La vida diaria de un perro callejero difiere, frente a los de casa, en los cuidados que obtienen éstos por parte de sus amos. No obstante, los primeros aprenden a encontrar  el cariño de calle, así sea una patada o un correazo, y van entendiendo, con tristeza, que ellos son las chandas y otros los perros. Por eso, es inusual ver distinguidos descendientes de pedigree tirados a la calle. A ellos los recogen cualquiera, a las chandas no. Solo los de control animal, por su carácter institucional, los llevan de vez en cuando al albergue y allí pasan largas temporadas gimiendo y esperando que alguien se acuerde de ellos.
Hay quienes probaron la vida en casa, y no les gustó. Otros que nacieron en cualquier esquina, camadas de seis, ocho cachorros, de los cuales sobrevivirán tres y a la edad adulta solo llegarán dos. Sin embargo, la vida de la calle no siempre es dura. Y a veces saben encontrar el lado bueno del mundo urbano.

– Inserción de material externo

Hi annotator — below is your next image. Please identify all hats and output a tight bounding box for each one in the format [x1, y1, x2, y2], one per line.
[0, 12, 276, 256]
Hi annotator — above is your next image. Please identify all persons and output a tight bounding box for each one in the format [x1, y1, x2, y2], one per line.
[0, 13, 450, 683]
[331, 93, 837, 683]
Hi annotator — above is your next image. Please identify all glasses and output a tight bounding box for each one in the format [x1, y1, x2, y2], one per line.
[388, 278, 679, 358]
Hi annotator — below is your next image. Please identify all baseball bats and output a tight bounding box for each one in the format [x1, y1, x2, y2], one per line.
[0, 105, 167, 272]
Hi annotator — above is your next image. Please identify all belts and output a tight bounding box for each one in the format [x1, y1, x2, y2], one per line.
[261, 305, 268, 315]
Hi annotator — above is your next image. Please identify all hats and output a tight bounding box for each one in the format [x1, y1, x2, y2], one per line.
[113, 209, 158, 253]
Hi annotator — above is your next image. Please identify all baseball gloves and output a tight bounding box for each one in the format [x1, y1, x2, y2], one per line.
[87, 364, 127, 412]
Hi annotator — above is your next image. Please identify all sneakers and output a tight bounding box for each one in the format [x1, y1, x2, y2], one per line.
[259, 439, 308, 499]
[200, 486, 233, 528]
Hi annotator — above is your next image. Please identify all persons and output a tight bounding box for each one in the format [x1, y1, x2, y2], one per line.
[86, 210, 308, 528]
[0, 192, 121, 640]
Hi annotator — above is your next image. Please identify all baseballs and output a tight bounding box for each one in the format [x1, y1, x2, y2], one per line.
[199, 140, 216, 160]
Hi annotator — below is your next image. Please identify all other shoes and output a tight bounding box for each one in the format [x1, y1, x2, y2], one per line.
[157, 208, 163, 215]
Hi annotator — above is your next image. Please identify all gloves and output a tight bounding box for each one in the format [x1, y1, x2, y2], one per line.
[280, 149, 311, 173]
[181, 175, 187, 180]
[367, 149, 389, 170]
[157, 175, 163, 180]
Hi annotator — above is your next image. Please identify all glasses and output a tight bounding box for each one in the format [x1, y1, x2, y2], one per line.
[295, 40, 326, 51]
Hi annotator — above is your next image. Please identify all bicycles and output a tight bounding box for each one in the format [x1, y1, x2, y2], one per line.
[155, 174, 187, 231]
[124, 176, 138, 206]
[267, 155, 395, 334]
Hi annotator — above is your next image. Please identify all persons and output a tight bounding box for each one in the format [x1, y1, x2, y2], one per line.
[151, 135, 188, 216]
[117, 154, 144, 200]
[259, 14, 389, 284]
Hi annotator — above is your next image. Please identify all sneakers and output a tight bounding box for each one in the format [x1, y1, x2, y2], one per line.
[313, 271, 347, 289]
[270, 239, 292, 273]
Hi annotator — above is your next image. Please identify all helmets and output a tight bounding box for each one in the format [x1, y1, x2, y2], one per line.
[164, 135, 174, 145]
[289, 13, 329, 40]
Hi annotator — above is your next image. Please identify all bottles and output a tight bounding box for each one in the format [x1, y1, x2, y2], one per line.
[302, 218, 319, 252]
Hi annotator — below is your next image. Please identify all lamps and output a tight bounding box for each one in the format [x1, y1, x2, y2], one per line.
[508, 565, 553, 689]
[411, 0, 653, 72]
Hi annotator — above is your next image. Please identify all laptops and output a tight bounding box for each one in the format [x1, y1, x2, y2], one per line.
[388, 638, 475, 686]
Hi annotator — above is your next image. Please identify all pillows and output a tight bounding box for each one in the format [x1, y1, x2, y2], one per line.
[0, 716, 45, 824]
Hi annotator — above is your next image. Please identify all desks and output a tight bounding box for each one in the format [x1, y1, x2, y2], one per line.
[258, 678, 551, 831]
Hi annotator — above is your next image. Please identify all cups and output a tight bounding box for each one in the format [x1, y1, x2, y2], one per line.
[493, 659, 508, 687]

La mayoría le gusta pasar el tiempo en el parque, echados debajo de las bancas, saltando entre los cercados, o acompañando en sus juergas a los empedernidos chirrincheros, y en ocasiones se baten con ellos en combate, saliendo mal heridos, o ilesos. Otros prefieren ser caminantes y dormir donde los coja el sueño. Unos pocos, tal vez con cualidades místicas, comprenden la onírica delicia de la misa y ante el sermón del cura duermen plácidamente en medio de los feligreses. Los de vocación galán se dedican a cortejar hembras de la élite y aúllan bellos romances caninos ante los balcones de las damiselas. Los más jóvenes eligen como vida el deporte y persiguen motos, automóviles, caballos, bicicletas, compitiendo por ser el mejor. Los bravucones forman pandillas que se dedican al pillaje y conquista de territorio, y cuando toca pelear y bajarle los ladridos a algún novato, se los bajan, incluso llegando a la muerte.  Pero la mayoría, sin saber quién eres, mueve la cola al verte venir o se acercan tímidamente en busca de una caricia que aleje el frío de la noche. Y de repente suelen estar ahí, a tu lado, dispuestos a  acompañarte  en algún tramo de tu camino, para recordarte que en la calle puedes encontrar un fiel amigo.